Unglücklicherweise, denn als solcher hat er wenig Überraschendes an sich: Selbstredend gibt es ein großes Geheimnis, das ihn zu dem Mann voller Bitterkeit gemacht hat, der er heute ist. Natürlich neigt er deswegen dazu, zu viel zu trinken und insbesondere gegen Autoritätspersonen aufzubegehren.
Aber wie zu erwarten, verbirgt sich unter dieser harten Schale schließlich eine verletzliche Seite, die in den gemeinsamen Stunden mit Wirtsfrau Patsy (Charlotte Gainsbourg) zum Vorschein kommt. Zur natürlichen Ordnung der immer gleichen Detektivgeschichte gehört zudem, dass er am Ende durch brillanten Instinkt besticht.
Schweigekodex der Kadetten
Was der auf einem Roman von Louis Bayard basierenden Handlung dennoch eine gewisse Individualität verleiht, ist all das, was durch den Poe’schen Kosmos in sie einfließt. Bereits die Todesumstände des Kadetten gehören dazu. Wie sich zeigt, wurde diesem nicht nur mit chirurgischer Präzision sein Herz entfernt, sondern, wie Striemen am Hals der Leiche nahelegen, zuvor stranguliert. Die Ermittlungen, für die Landor den Soldaten Poe (Harry Melling) hinzuzieht, um trotz des Schweigekodex der Zöglinge an Erkenntnisse zu gelangen, legen bald ein okkultes Opferritual nahe.

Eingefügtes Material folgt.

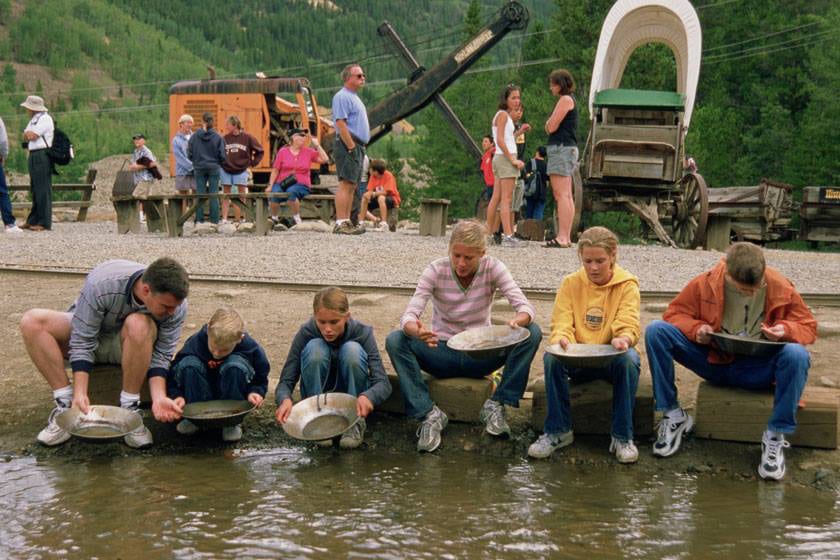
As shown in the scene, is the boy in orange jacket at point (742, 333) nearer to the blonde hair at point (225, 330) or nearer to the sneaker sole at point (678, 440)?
the sneaker sole at point (678, 440)

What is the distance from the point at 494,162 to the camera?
10523mm

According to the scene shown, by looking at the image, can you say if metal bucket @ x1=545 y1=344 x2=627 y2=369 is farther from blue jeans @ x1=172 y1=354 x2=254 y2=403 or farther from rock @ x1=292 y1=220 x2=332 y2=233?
rock @ x1=292 y1=220 x2=332 y2=233

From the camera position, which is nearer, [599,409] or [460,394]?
[599,409]

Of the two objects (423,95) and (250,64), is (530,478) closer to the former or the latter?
(423,95)

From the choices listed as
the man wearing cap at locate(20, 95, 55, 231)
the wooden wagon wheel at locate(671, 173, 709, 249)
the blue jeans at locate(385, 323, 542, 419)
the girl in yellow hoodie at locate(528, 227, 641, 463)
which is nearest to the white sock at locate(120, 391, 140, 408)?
the blue jeans at locate(385, 323, 542, 419)

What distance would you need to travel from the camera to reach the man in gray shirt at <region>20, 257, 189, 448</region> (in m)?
4.81

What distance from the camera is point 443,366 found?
16.8 ft

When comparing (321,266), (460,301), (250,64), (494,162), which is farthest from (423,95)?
(250,64)

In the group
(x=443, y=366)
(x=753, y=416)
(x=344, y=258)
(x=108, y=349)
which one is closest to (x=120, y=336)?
(x=108, y=349)

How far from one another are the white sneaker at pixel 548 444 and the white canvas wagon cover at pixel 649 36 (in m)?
8.63

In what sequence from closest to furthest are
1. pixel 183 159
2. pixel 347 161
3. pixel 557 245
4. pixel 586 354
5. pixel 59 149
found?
1. pixel 586 354
2. pixel 557 245
3. pixel 347 161
4. pixel 59 149
5. pixel 183 159

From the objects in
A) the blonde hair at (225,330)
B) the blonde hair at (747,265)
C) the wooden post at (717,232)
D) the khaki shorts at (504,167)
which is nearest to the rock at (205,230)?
the khaki shorts at (504,167)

„Der denkwürdige Fall des Mr Poe“. Regie: Scott Cooper. Mit Christian Bale, Harry Melling u. a. USA 2022, 128 Min. Läuft auf Netflix
Spannend sind die Krimi-Elemente allerdings nicht, recht früh lässt sich erahnen, wer in die mysteriösen Vorfälle involviert sein könnte. Interessanter gestalten sich die Szenen, die die Persönlichkeit des berühmten Poeten ergründen. Etwa die Anziehung, die er gegenüber Lea Marquis (Lucy Boynton), der Schwester eines Kadetten, empfindet und wie er trotz seiner Stellung als schmächtiger, oftmals verlachter junger Mann ihre Zuneigung gewinnt.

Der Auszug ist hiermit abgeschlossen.